===== TEXT =====

A natural starting guess comes from the bound above. Since \(\sqrt[3]{x} \approx 2^{n/3}\), we can try:
\[z_0 = 2^{\lfloor(n+1)/3\rfloor}\]This is the cube root analog of the sqrt post’s initial guess \(2^{\lfloor(n+1)/2\rfloor}\) — take the bit position, add 1, divide by 3, round down, and raise 2 to that power.
Because we divide by 3, the exact behavior depends on the remainder when \(n\) is divided by 3. There are three cases.
For each, we’ll track two quantities. The first is the ratio of our guess to the truth:
\[r_0 = \frac{z_0}{\sqrt[3]{x}}\]The second is the relative error — the standard definition, “how far off as a fraction of the truth”:
\[\varepsilon_0 = \frac{\text{approximation} - \text{true value}}{\text{true value}} = \frac{z_0 - \sqrt[3]{x}}{\sqrt[3]{x}} = \frac{z_0}{\sqrt[3]{x}} - 1 = r_0 - 1\]So \(\varepsilon_0\) is just \(r_0\) shifted down by 1. Once we know the range of \(r_0\), we get the range of \(\varepsilon_0\) by subtracting 1 from both endpoints.
Case 0: \(n \bmod 3 = 0\)
Write \(n = 3k\). Then:
\[z_0 = 2^{\lfloor(3k+1)/3\rfloor} = 2^k\]From equation (1), the true cube root lies in \([2^k, \; 2^k \cdot 2^{1/3})\). The ratio is:
\[r_0 = \frac{z_0}{\sqrt[3]{x}} = \frac{2^k}{[2^k, \; 2^k \cdot 2^{1/3})} \;\in\; (2^{-1/3}, \; 1] \;=\; (0.794, \; 1]\]The ratio is below 1 — an underestimate. Subtracting 1:
\[\varepsilon_0 = r_0 - 1 \;\in\; (0.794 - 1, \; 1 - 1] \;=\; (-0.206, \; 0]\]Worst case: \(\lvert\varepsilon_0\rvert = 0.206\).
Case 1: \(n \bmod 3 = 1\)
Write \(n = 3k + 1\). Then:
\[z_0 = 2^{\lfloor(3k+2)/3\rfloor} = 2^k\]Same \(z_0\) as Case 0! But now the true cube root lies in a higher range: \([2^k \cdot 2^{1/3}, \; 2^k \cdot 2^{2/3})\). So the ratio is smaller:
\[r_0 = \frac{2^k}{[2^k \cdot 2^{1/3}, \; 2^k \cdot 2^{2/3})} \;\in\; (2^{-2/3}, \; 2^{-1/3}] \;=\; (0.630, \; 0.794]\]A deeper underestimate. Subtracting 1:
\[\varepsilon_0 = r_0 - 1 \;\in\; (0.630 - 1, \; 0.794 - 1] \;=\; (-0.370, \; -0.206]\]Worst case: \(\lvert\varepsilon_0\rvert = 0.370\).
Case 2: \(n \bmod 3 = 2\)

===== DATASET CONTENT =====

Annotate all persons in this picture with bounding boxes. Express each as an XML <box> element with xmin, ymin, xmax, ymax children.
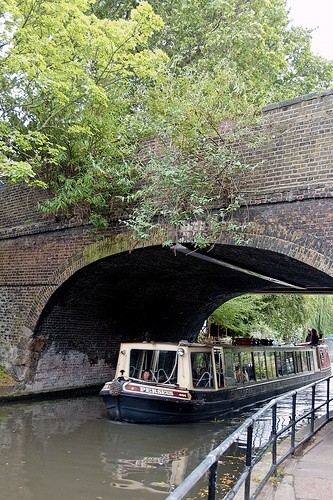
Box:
<box><xmin>142</xmin><ymin>369</ymin><xmax>152</xmax><ymax>382</ymax></box>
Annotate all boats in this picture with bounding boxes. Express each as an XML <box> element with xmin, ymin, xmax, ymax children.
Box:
<box><xmin>99</xmin><ymin>335</ymin><xmax>333</xmax><ymax>425</ymax></box>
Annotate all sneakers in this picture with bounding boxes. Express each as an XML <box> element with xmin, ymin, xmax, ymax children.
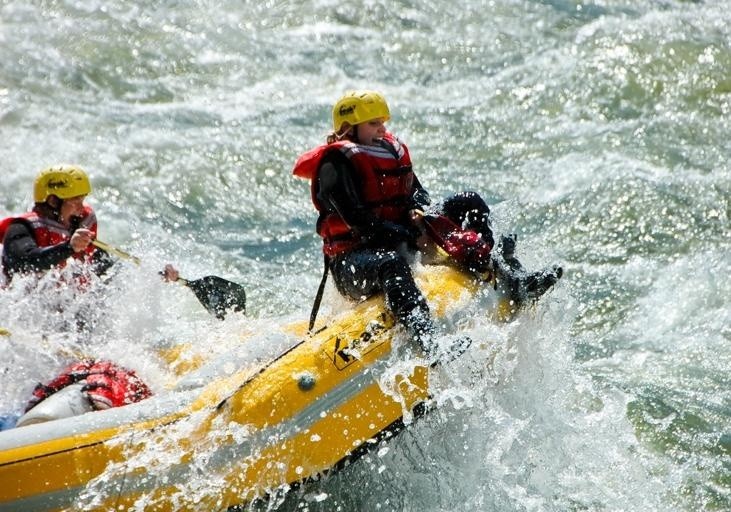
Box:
<box><xmin>428</xmin><ymin>336</ymin><xmax>472</xmax><ymax>374</ymax></box>
<box><xmin>509</xmin><ymin>264</ymin><xmax>564</xmax><ymax>309</ymax></box>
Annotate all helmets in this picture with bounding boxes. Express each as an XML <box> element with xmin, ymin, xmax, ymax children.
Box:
<box><xmin>332</xmin><ymin>90</ymin><xmax>392</xmax><ymax>135</ymax></box>
<box><xmin>32</xmin><ymin>164</ymin><xmax>93</xmax><ymax>204</ymax></box>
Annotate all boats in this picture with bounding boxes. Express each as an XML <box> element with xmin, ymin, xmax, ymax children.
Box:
<box><xmin>0</xmin><ymin>244</ymin><xmax>523</xmax><ymax>512</ymax></box>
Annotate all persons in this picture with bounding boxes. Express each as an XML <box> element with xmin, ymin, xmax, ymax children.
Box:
<box><xmin>1</xmin><ymin>163</ymin><xmax>184</xmax><ymax>344</ymax></box>
<box><xmin>312</xmin><ymin>86</ymin><xmax>566</xmax><ymax>371</ymax></box>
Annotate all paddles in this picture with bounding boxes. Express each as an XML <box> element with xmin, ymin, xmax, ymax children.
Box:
<box><xmin>91</xmin><ymin>240</ymin><xmax>245</xmax><ymax>320</ymax></box>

=====

- **WHAT IS BEING ASKED**:
Print the part of the cube root text starting at "Case 1: \(n" and ending at "2: \(n \bmod 3 = 2\)", word for word. The material has no connection to the text on cube root starting guesses.

- **ANSWER IN FULL**:
Case 1: \(n \bmod 3 = 1\)
Write \(n = 3k + 1\). Then:
\[z_0 = 2^{\lfloor(3k+2)/3\rfloor} = 2^k\]Same \(z_0\) as Case 0! But now the true cube root lies in a higher range: \([2^k \cdot 2^{1/3}, \; 2^k \cdot 2^{2/3})\). So the ratio is smaller:
\[r_0 = \frac{2^k}{[2^k \cdot 2^{1/3}, \; 2^k \cdot 2^{2/3})} \;\in\; (2^{-2/3}, \; 2^{-1/3}] \;=\; (0.630, \; 0.794]\]A deeper underestimate. Subtracting 1:
\[\varepsilon_0 = r_0 - 1 \;\in\; (0.630 - 1, \; 0.794 - 1] \;=\; (-0.370, \; -0.206]\]Worst case: \(\lvert\varepsilon_0\rvert = 0.370\).
Case 2: \(n \bmod 3 = 2\)